Work required —
Could you set down, exactly as they stand, only the lines from the one containing "common name: bobcat" through the end of the listing?

* * *

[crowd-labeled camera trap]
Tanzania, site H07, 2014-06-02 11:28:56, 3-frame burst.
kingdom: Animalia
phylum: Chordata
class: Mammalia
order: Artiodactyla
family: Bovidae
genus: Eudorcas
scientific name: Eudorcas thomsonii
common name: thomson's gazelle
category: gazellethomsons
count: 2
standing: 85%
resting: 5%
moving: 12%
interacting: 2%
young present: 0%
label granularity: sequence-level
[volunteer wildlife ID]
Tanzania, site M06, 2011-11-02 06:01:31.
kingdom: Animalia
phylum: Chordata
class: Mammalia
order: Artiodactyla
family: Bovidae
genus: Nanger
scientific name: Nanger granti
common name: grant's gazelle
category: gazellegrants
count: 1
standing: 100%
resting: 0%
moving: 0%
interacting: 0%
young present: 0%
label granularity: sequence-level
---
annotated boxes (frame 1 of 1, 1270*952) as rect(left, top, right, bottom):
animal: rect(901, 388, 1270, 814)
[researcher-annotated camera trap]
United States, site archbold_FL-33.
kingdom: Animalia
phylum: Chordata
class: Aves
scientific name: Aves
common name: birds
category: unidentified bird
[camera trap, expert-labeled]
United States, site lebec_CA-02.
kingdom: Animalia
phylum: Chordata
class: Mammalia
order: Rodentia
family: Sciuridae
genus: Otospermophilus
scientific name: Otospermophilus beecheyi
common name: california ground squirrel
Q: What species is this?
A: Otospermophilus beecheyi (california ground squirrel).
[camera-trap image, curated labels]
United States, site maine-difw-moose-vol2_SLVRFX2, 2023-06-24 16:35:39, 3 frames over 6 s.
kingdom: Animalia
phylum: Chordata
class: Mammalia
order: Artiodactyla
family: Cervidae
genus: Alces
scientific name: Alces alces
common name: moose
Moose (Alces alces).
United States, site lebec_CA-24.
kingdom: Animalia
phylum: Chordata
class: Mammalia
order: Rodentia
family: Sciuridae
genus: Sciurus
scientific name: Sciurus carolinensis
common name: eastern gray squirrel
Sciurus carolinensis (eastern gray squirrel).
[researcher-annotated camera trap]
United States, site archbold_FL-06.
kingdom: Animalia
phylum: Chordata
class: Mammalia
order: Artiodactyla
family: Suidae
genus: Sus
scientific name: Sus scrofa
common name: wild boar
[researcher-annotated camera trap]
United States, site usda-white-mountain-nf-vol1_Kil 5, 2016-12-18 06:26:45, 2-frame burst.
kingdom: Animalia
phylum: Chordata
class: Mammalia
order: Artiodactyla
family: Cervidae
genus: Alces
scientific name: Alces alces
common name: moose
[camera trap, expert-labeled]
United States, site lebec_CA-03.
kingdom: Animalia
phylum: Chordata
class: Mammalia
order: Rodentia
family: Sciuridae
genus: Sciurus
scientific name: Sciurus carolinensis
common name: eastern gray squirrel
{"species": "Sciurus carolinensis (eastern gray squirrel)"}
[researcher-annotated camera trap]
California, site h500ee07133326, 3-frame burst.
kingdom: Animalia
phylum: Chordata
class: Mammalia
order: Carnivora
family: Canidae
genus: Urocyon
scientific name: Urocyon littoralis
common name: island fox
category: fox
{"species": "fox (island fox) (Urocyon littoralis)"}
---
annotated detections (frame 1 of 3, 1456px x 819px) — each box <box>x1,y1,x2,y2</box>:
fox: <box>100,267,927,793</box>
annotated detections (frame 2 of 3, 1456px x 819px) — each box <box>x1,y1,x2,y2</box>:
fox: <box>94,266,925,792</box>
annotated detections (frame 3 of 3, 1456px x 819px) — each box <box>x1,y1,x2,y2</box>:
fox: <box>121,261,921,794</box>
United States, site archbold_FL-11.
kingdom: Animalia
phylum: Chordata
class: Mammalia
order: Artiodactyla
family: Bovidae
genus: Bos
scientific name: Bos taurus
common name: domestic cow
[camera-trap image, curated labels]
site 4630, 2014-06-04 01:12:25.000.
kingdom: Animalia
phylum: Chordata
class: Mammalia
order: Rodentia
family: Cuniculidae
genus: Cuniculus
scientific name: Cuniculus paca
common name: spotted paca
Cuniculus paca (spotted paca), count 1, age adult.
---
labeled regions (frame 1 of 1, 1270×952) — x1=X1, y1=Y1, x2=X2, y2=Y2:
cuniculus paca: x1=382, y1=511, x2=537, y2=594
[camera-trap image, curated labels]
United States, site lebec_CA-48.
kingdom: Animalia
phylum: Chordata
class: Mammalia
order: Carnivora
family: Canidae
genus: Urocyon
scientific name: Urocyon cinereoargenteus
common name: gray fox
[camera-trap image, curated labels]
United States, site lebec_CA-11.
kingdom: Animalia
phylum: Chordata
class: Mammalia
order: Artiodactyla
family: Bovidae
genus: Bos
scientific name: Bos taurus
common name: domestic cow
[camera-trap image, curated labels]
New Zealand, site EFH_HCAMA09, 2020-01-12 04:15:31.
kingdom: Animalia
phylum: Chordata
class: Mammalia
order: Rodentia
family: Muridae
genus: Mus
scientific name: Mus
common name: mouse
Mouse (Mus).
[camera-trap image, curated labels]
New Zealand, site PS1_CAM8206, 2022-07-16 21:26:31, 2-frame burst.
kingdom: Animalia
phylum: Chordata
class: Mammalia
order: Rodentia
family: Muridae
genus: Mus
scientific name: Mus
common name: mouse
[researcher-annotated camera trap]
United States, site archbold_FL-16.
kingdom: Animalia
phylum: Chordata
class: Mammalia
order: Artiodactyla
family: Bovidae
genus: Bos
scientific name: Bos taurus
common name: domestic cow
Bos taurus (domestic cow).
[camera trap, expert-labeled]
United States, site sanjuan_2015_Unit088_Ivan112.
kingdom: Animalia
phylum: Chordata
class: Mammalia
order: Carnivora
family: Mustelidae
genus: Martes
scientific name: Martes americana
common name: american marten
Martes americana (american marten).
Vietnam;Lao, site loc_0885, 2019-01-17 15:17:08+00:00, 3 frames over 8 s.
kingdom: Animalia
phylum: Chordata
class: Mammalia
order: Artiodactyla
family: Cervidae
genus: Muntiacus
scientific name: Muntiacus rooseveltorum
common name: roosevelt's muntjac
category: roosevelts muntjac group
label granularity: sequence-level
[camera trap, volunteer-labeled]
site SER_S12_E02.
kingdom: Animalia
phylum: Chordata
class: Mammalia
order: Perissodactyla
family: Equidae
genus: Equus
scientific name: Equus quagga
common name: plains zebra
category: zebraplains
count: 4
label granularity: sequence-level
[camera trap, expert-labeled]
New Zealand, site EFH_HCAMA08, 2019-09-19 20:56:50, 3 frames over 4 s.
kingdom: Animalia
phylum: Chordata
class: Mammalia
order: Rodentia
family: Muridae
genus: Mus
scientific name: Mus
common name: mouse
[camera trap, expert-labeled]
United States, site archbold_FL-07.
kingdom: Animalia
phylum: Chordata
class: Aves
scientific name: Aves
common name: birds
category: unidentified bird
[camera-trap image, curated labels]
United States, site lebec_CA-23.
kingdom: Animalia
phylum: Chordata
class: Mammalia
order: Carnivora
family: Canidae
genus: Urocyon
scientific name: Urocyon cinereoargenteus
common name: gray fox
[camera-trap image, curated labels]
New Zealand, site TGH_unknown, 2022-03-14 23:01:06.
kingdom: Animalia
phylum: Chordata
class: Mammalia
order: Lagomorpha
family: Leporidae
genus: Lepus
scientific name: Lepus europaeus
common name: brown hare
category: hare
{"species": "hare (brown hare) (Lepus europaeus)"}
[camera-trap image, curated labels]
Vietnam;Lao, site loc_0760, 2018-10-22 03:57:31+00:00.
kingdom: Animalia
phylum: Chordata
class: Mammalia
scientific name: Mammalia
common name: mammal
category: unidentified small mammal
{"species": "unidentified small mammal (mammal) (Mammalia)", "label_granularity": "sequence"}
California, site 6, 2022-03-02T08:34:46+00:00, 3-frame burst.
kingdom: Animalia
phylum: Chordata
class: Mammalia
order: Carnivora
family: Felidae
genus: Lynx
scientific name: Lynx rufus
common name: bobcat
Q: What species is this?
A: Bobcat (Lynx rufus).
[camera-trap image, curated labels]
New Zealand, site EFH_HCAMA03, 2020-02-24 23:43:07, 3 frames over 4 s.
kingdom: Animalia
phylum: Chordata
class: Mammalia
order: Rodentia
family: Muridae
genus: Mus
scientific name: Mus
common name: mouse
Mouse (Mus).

* * *

Your solution —
common name: bobcat
Q: What species is this?
A: Bobcat (Lynx rufus).
[camera-trap image, curated labels]
New Zealand, site EFH_HCAMA03, 2020-02-24 23:43:07, 3 frames over 4 s.
kingdom: Animalia
phylum: Chordata
class: Mammalia
order: Rodentia
family: Muridae
genus: Mus
scientific name: Mus
common name: mouse
Mouse (Mus).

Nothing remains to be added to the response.